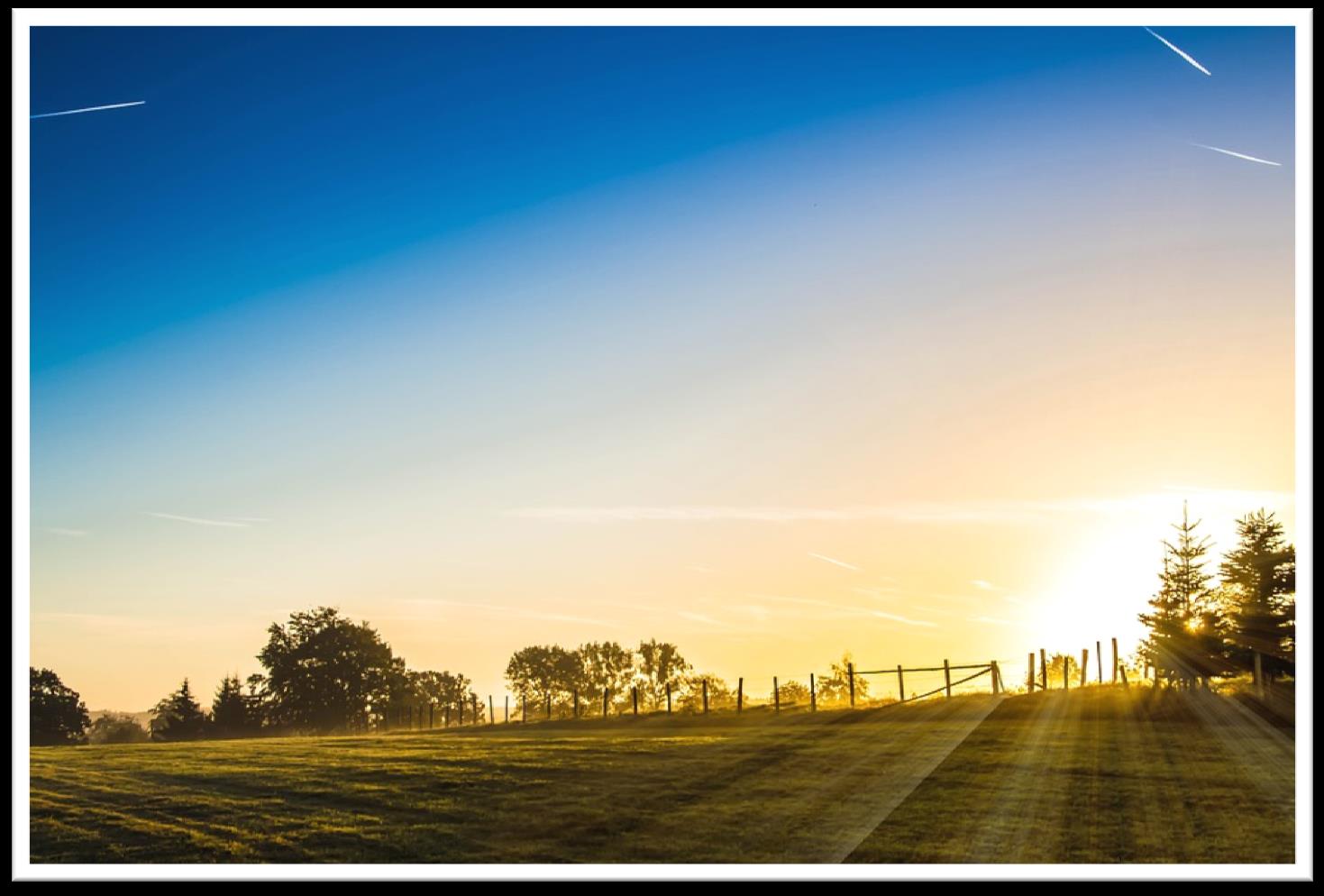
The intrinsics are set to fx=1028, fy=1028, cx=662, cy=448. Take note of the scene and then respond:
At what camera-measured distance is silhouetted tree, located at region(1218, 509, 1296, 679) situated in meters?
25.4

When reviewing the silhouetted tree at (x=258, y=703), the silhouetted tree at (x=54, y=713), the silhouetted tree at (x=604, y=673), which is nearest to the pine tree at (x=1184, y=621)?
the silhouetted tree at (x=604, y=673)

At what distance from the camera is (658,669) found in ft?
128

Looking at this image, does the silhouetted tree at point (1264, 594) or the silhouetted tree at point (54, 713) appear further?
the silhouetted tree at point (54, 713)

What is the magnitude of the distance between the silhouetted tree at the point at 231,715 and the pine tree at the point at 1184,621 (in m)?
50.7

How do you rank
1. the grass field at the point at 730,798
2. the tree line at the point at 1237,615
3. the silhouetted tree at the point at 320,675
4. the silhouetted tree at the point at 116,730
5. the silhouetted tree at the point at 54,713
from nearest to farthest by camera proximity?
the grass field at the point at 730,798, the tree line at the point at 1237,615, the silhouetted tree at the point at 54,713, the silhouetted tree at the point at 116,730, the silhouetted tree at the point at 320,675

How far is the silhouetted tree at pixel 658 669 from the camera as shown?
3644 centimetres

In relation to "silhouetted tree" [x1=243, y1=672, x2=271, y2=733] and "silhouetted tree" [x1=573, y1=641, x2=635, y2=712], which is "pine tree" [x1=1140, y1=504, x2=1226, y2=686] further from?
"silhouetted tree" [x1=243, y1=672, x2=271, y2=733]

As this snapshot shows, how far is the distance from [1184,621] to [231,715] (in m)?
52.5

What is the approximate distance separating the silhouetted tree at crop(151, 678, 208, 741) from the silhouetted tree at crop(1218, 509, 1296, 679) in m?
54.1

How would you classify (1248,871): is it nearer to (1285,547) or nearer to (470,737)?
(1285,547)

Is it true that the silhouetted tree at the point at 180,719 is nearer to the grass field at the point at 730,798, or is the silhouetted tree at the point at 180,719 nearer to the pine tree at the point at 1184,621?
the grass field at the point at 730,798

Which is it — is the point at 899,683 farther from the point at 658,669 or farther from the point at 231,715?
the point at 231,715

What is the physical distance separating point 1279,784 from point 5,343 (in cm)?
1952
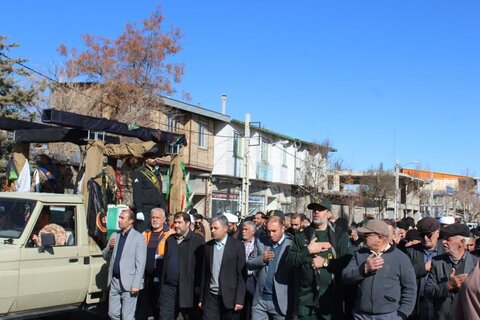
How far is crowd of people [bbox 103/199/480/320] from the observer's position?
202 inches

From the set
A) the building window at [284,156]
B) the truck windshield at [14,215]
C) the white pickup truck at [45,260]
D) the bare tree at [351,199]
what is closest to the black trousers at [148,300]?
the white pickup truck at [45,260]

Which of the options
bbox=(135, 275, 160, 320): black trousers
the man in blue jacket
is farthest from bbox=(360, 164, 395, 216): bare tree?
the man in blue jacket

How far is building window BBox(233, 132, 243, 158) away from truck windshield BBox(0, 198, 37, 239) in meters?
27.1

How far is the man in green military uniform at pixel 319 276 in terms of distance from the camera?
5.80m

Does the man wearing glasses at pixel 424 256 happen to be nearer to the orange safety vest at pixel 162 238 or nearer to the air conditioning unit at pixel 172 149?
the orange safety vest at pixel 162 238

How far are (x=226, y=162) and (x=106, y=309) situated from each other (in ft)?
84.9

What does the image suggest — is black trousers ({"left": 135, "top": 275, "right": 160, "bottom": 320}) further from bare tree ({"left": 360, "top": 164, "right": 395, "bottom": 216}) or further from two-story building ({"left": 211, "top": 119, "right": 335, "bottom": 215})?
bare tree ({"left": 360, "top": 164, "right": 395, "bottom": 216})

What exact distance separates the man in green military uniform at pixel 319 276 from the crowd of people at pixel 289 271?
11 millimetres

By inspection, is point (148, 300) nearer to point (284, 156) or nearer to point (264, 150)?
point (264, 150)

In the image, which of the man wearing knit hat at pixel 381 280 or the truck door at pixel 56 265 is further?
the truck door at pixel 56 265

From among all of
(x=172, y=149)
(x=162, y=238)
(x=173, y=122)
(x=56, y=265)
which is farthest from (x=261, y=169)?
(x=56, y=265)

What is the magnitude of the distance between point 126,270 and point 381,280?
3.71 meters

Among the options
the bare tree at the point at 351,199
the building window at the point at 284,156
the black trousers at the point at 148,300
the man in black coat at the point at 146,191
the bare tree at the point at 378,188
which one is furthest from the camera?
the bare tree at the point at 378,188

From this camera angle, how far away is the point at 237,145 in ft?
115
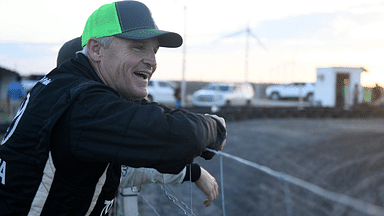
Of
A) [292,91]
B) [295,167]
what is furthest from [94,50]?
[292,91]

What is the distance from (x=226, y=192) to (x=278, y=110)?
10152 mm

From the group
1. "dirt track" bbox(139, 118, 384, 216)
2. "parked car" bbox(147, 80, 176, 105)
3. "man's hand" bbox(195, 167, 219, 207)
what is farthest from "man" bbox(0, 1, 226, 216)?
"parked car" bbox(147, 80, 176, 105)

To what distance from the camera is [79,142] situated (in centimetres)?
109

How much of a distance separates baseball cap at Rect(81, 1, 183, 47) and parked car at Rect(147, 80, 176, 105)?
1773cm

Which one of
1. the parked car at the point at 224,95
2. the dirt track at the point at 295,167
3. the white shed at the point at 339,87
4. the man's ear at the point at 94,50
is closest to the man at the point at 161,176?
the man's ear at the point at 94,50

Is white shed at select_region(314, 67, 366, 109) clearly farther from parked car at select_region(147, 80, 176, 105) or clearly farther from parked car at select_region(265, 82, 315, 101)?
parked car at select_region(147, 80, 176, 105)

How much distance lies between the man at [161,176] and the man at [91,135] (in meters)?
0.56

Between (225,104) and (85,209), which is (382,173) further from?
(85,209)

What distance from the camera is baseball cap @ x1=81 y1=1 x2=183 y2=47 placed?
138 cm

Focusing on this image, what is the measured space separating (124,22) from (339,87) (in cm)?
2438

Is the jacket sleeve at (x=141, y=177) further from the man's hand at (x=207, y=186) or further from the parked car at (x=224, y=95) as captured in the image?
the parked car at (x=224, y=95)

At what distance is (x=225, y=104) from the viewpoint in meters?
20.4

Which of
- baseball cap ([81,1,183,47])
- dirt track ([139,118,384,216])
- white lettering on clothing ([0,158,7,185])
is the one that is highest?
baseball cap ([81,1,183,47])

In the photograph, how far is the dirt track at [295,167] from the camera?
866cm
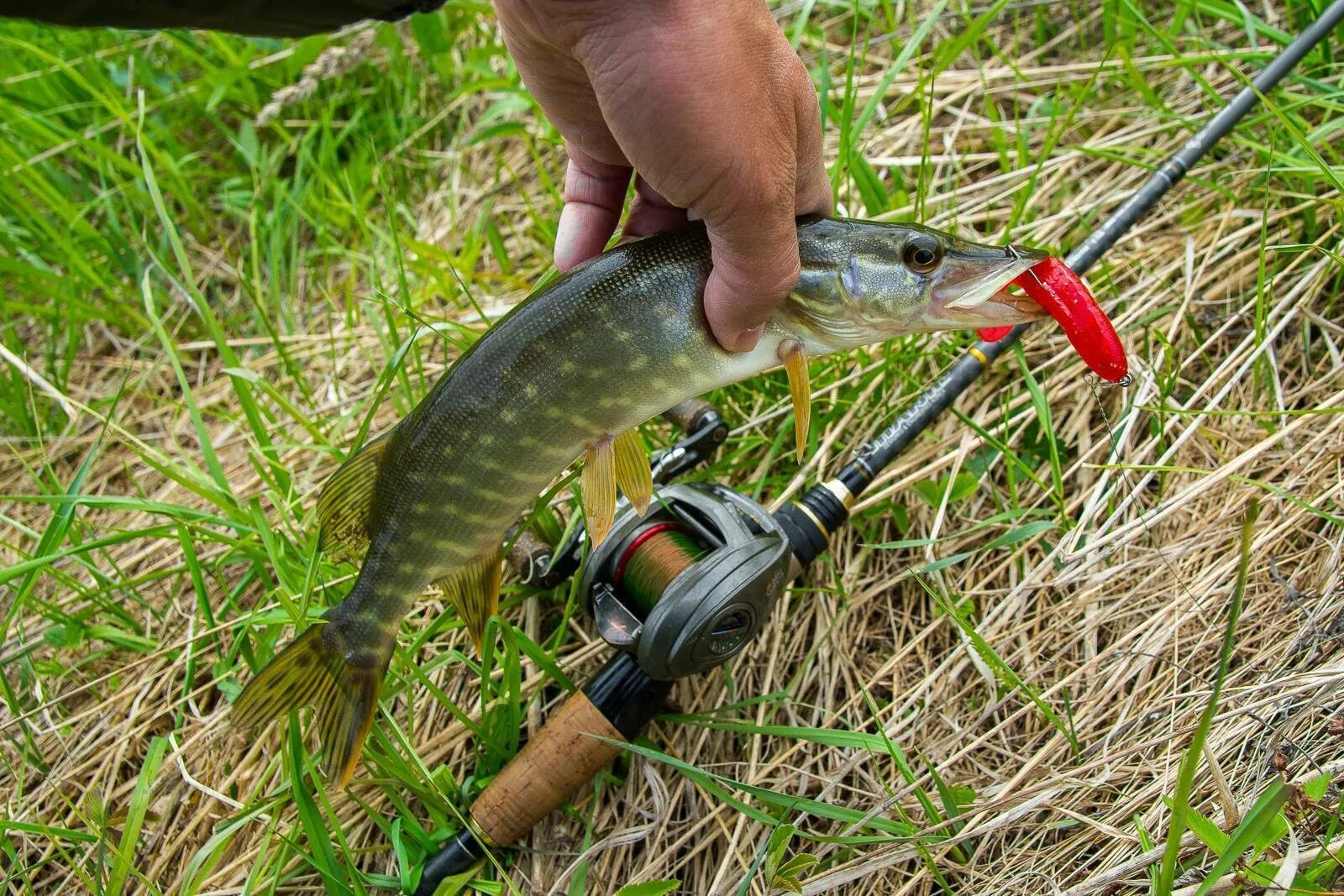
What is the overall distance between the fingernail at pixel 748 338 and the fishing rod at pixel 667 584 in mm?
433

####################

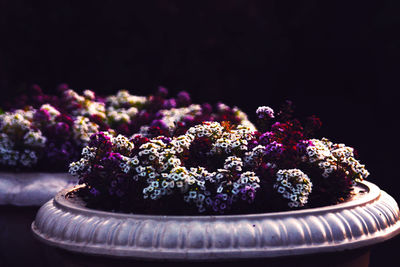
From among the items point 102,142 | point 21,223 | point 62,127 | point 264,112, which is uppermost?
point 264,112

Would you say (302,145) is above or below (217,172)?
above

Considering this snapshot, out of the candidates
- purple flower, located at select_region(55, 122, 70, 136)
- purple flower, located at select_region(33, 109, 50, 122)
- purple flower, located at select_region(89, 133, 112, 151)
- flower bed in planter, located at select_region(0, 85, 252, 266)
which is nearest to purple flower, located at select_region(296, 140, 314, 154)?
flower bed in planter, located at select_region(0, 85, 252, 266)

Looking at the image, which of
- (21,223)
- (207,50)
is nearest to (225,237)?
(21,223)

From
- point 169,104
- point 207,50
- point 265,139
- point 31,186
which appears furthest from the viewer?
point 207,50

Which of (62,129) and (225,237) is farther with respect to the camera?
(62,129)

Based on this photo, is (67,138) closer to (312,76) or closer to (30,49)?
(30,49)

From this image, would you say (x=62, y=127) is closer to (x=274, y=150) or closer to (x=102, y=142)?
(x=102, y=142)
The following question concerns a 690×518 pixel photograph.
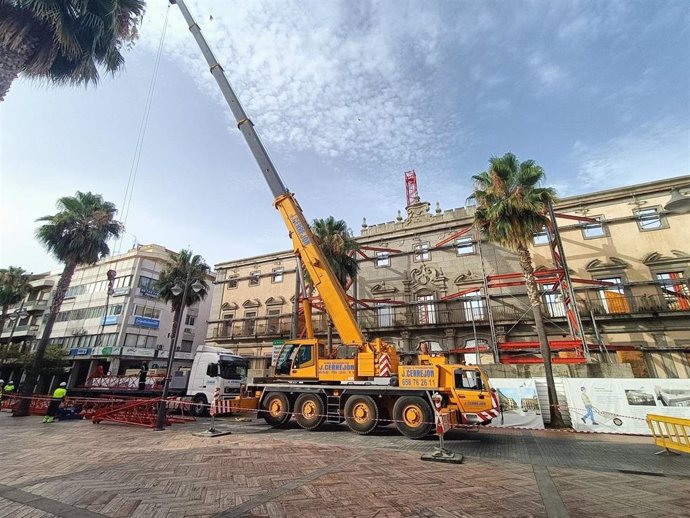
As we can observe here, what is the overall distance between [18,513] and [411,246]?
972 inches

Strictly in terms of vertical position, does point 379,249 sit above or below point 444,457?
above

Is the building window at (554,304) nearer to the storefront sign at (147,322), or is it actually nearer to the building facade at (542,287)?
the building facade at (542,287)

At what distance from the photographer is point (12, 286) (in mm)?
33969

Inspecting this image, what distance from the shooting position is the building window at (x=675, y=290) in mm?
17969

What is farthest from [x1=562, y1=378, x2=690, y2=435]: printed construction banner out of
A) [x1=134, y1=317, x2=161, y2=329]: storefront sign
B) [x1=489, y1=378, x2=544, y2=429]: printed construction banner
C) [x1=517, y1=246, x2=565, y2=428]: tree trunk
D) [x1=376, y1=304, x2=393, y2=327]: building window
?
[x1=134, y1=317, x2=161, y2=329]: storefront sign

####################

## What is required
Find each line in the entries above that contains the word "right", and copy those lines out in full.

## Solved exercise
What does the image suggest — is black trousers ({"left": 135, "top": 275, "right": 160, "bottom": 320}) further from bare tree ({"left": 360, "top": 164, "right": 395, "bottom": 216}) or further from two-story building ({"left": 211, "top": 119, "right": 335, "bottom": 215})?
bare tree ({"left": 360, "top": 164, "right": 395, "bottom": 216})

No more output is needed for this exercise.